Die von mir erwähnte Strecke hätte an jedem Tag Trail. Der Trail an der Neuen Bambergerhütte ist oben für euch in großen Teilen nicht fahrbar. Nach der Hütte schon. Wer im unteren Abschnitt vor dem eisentor denvtrail nimmt muß den reichen jäger auch nicht fürchten. für tag 4 gibts die erwähnte Siedeljoch Variante ohne Trail oder Markbachjoch mit Roßkopfhütte und Roggenbodentrail. Wer in Oberau noch Saft hat kurbelt zum Zauberwinkel und gibt sich noch den zauberwinkeltrail. Oder fährt von oberau nach niederaub und kurbelt noch zum gh schrofen und fährt schrofen trail. Wenn ihr kräftemäßig am Ende seid fährt ihr nicht markbachjoch sondern möslalm von wörglboden aus. Von der möslalm rüber zum schrofen und den schrofen trail runter.


----------



## vitaminc (31. Mai 2016)

tiroler1973 schrieb:


> Der Trail an der Neuen Bambergerhütte ist oben für euch in großen Teilen nicht fahrbar. Nach der Hütte schon. Wer im unteren Abschnitt vor dem eisentor denvtrail nimmt muß den reichen jäger auch nicht fürchten. für tag 4 gibts die erwähnte Siedeljoch Variante ohne Trail oder Markbachjoch mit Roßkopfhütte und Roggenbodentrail. Wer in Oberau noch Saft hat kurbelt zum Zauberwinkel und gibt sich noch den zauberwinkeltrail. Oder fährt von oberau nach niederaub und kurbelt noch zum gh schrofen und fährt schrofen trail. Wenn ihr kräftemäßig am Ende seid fährt ihr nicht markbachjoch sondern möslalm von wörglboden aus. Von der möslalm rüber zum schrofen und den schrofen trail runter.



was heisst nicht fahrbar? - klassifiziere das mal nach STS.

Ich hatte mir deine Tour schon vor 2 Jahren angeguckt, definitiv interessant, auch wenn mir S0-S1 Trails auf Dauer etwas zu anspruchslos sind, der dritte Tag hätte dann einiges mehr zu bieten, den müsste ich aber auf 1,5 Tage mit Übernachtung umbauen.

Alternativ überlege ich ne Scuol-Runde mit Ofenpass, Trela, Livigno, Uina. Ist zumindest für das Auge die wahrscheinlich schönere Alternative, wie es mit Trails aussieht hab ich noch kein Plan.

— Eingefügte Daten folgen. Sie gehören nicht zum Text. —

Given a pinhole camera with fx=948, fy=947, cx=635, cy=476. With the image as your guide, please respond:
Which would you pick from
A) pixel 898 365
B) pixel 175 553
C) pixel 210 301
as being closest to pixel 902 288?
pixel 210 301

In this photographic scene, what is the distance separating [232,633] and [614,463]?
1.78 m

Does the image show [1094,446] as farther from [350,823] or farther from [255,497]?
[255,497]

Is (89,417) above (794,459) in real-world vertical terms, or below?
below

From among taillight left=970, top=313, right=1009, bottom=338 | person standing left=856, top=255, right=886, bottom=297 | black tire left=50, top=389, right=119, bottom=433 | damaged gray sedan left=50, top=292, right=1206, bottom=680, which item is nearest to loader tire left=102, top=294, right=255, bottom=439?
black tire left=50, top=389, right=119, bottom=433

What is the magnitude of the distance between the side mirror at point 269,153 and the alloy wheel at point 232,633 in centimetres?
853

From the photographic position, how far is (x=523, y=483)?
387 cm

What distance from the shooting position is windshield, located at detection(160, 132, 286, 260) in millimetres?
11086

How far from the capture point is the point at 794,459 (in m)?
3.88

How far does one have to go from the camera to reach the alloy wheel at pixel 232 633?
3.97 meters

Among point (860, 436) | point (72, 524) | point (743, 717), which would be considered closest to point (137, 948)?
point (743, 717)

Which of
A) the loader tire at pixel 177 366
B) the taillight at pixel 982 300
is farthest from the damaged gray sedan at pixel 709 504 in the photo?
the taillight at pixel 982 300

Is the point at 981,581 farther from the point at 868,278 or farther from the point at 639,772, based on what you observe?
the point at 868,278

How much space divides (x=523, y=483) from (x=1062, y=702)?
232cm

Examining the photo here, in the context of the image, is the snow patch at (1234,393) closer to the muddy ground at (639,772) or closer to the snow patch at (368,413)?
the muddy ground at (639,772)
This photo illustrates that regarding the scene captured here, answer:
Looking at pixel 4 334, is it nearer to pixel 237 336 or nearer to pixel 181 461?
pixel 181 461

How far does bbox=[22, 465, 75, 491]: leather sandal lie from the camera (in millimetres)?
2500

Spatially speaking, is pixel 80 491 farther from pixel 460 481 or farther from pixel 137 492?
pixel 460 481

Oder sowas wie die Rätikon-Tour..


----------



## tiroler1973 (31. Mai 2016)

vitaminc schrieb:


> was heisst nicht fahrbar? - klassifiziere das mal nach STS.



Von hinten nach vorn:

Tag 3,5:
Ich denke mit begrenzter Zeit solltest du Möslalm fahren. Wenn du S3 beherrschst kannst bei der ehemaligen Deponie Riedenberg am Wörgler Boden hoch und fährst nach der obrigen Flachpassage nicht zur Alm sondern zum Gipfelkreuz. Da kommt man fast ganz ran. Vom Kreuz runter zur Möslam hat's S3. Von der Alm rüber zum Schrofen und dort über den Trail runter nach Wörgl. Würde ich im unteren Bereich inzwischen auch als S2 klassifzieren, da sehr ausgewaschen bzw. lässt sich eine solche Linie fahren. Wer die ausgewaschenen Stellen umfährt hat halt weniger. Oben hast S0 und S1.

Tag 3:
Der Trail beginnt am Marchkirchl flach mit S0 und S1. Nach der ersten Flachpassage würde ich ihn zu 50% als S4 klassifizieren. Mal ein bisserl mehr mal ein bisserl weniger. Ich bin keiner der 10 Meter fährt, dann 10 Meter schiebt und dann 10 Meter fährt und so weiter. Der Anfang ist wie gesagt einfach das Ende kompletter Murks da dort viele Kühe herum trampeln und der Boden nass und dadurch etwas "löchrig" ist. Wer gerne von Loch zu Loch hobbelt hat sicher seine große Freude daran. Zu diesem Zeitpunkt ist Kondition und Kraft womöglich auch ein Thema. Nach der Bambergerhütte ist es einfach. Der untere Teil beginnend am Stahltor wird wieder kniffliger da du über schmale Brücken musst und die Auffahrtsrampen Stufen mit 30 - 40 cm Höhe sind und teilweise nass sind.

Tag 2:
Den Wildkogeltrail am Tag 2 hat bis jetzt eigentlich noch jeder als hervorragend eingestuft. Da muss man erst einmal was besseres finden.

Tag 1:
Du musst nicht über den einfachen Brechhorntrail runter sondern du kannst auch über die Kobingerhütte runter.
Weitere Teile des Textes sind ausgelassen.